*Selection:*
BEGIN

Key takeaways
- A granny flat (secondary dwelling) needs a SEE only when it goes through a Development Application, not complying development
- The Housing SEPP 2021 caps a secondary dwelling at 60 m² of floor area in most cases
- A granny flat SEE focuses on floor area, setbacks, private open space, parking and neighbour amenity
- If your proposal does not meet the complying development standards, the DA route and a SEE are how you proceed
- Section 4.15 of the EP&A Act 1979 sets the matters every SEE must address
SEE for a Granny Flat in NSW: When You Need One and What It Covers
You need a Statement of Environmental Effects for a granny flat in NSW when you lodge it as a Development Application — not when it is approved as complying development. That single fork decides everything: a granny flat (in planning terms, a secondary dwelling) can be approved two ways, and only one of them involves a SEE. Knowing which path your proposal takes is the first thing to settle.

END

[Spatial reasoning records]
BEGIN

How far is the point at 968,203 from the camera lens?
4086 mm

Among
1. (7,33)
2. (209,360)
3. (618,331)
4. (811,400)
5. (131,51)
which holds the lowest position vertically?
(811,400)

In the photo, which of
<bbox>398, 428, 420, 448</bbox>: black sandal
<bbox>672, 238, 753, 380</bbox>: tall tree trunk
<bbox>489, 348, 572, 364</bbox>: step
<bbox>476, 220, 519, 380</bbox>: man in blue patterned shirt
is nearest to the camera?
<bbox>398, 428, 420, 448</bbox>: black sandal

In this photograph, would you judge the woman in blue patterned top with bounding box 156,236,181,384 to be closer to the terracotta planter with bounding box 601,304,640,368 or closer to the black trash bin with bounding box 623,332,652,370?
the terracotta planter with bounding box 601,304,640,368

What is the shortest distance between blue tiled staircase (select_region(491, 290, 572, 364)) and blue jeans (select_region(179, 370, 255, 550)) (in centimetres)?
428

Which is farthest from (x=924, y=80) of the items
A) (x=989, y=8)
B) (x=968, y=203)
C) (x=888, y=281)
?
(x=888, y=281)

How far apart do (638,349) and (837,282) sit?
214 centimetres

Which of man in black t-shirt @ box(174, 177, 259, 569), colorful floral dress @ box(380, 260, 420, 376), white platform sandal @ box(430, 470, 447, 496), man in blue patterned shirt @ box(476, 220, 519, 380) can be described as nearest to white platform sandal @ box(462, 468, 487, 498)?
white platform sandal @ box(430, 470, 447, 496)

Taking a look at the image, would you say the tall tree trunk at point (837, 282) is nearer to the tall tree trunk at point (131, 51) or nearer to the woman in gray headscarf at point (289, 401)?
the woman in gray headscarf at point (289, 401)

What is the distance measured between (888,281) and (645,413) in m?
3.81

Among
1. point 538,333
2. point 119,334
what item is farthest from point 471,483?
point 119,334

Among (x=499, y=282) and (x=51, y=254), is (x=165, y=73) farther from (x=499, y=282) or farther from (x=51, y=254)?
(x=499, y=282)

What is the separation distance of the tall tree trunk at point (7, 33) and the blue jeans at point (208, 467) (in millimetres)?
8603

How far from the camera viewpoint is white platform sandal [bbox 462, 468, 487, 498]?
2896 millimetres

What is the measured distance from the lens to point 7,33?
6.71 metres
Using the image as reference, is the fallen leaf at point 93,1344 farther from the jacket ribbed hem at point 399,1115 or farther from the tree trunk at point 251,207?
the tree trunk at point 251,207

END
BEGIN

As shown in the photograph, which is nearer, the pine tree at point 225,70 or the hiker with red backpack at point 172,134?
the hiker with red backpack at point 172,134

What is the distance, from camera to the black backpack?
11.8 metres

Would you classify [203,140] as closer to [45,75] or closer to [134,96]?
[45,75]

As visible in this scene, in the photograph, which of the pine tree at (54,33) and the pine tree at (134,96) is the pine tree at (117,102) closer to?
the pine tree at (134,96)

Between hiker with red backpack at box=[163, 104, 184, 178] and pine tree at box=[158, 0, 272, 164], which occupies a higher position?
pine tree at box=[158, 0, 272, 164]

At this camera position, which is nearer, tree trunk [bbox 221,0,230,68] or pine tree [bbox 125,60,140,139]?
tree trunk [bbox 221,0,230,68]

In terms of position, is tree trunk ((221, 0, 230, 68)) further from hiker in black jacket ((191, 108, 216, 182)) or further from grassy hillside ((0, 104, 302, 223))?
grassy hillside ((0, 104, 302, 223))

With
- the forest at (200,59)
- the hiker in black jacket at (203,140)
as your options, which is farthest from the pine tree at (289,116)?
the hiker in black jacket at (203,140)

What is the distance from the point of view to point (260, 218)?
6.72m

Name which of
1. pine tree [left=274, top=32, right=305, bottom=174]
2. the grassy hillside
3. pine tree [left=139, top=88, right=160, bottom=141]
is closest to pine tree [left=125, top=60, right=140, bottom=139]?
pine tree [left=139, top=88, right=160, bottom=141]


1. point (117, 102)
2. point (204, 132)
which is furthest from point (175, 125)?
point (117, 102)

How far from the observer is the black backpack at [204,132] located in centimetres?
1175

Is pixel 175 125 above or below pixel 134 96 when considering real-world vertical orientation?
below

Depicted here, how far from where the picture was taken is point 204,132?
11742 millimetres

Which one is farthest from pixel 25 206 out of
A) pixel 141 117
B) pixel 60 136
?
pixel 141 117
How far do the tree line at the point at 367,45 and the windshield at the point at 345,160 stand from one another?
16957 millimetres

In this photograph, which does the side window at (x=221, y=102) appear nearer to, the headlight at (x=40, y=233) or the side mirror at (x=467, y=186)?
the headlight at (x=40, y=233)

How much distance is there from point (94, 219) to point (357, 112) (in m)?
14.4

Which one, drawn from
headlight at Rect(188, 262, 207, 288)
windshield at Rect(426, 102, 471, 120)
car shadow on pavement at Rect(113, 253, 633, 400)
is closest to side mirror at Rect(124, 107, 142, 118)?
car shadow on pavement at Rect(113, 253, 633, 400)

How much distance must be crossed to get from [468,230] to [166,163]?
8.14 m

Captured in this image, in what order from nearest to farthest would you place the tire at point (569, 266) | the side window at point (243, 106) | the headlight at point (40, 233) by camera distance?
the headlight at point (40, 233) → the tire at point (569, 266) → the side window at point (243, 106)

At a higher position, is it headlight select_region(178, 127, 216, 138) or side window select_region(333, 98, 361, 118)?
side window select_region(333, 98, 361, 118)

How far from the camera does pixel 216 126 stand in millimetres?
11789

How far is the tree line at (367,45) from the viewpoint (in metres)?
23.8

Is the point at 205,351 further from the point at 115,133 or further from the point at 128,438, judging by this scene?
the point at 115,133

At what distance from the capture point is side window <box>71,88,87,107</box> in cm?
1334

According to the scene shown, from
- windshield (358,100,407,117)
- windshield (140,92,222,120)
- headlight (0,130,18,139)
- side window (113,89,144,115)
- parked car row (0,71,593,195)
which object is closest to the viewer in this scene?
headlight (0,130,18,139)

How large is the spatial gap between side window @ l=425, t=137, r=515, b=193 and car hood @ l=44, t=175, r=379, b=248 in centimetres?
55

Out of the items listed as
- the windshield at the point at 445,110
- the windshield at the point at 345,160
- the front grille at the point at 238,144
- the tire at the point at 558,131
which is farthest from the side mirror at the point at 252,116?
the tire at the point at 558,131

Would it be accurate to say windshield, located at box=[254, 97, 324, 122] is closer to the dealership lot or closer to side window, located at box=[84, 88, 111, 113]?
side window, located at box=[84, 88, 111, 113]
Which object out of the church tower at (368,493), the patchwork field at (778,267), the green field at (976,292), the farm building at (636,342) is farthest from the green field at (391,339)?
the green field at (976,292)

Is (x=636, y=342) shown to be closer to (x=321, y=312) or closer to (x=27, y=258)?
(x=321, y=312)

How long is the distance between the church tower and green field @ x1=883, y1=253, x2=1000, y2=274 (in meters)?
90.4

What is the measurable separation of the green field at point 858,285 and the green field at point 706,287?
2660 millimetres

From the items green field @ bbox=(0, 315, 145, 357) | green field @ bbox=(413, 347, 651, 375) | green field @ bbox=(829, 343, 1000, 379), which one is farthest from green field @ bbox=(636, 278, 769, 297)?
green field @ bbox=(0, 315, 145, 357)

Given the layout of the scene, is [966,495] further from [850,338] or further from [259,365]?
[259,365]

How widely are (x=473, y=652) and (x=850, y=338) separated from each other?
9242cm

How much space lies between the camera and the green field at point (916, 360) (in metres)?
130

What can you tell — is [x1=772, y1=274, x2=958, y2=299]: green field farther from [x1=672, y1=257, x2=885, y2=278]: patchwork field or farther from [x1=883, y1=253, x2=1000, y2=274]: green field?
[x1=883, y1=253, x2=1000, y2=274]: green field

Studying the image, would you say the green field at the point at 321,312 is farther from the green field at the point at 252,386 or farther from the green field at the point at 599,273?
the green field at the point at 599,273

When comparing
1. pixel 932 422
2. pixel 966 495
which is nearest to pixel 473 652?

END

*Set of tasks:*
A. What does the granny flat text say, summed up in two sentences?
B. Go on with the granny flat text, picking up right after its last sentence.

*Expected answers:*
A. In NSW, a granny flat (a secondary dwelling) needs a Statement of Environmental Effects only when it is lodged as a Development Application, not when it is approved as complying development. The Housing SEPP 2021 caps such a dwelling at 60 m² of floor area in most cases, and its SEE addresses floor area, setbacks, private open space, parking and neighbour amenity, along with the matters set by Section 4.15 of the EP&A Act 1979.

B.
A granny flat is a self-contained second home on the same lot as the main dwelling. Under the State Environmental Planning Policy (Housing) 2021, a secondary dwelling is generally capped at 60 m² of floor area (excluding some ancillary areas, unless your council's LEP allows more). If your proposal meets all the complying development standards, it can be approved by a certifier as a Complying Development Certificate with no DA and no SEE. If it does not — because of the site, a heritage or flood overlay, or a design choice that breaks a standard — you lodge a DA, and that DA needs a SEE.
In this guide, you will learn:
- When a granny flat needs a SEE and when it does not
- What a granny flat SEE must cover
- The site constraints that push a granny flat onto the DA route
- How to lodge a granny flat DA in NSW
When a Granny Flat Needs a SEE
A secondary dwelling that meets every complying development standard can be approved without a DA or a SEE; the moment it fails one of those standards, or sits on constrained land, the DA route applies and a SEE is required.
The complying development pathway under the Codes SEPP and the Housing SEPP is fast, but it is all-or-nothing: miss a single standard and you cannot use it. Common reasons a granny flat falls to the DA route include a lot that is below the minimum size, insufficient setbacks, a battle-axe or irregular block, or land affected by heritage, flood, or bushfire mapping. When that happens, you lodge a Development Application, and the law requires a SEE with it.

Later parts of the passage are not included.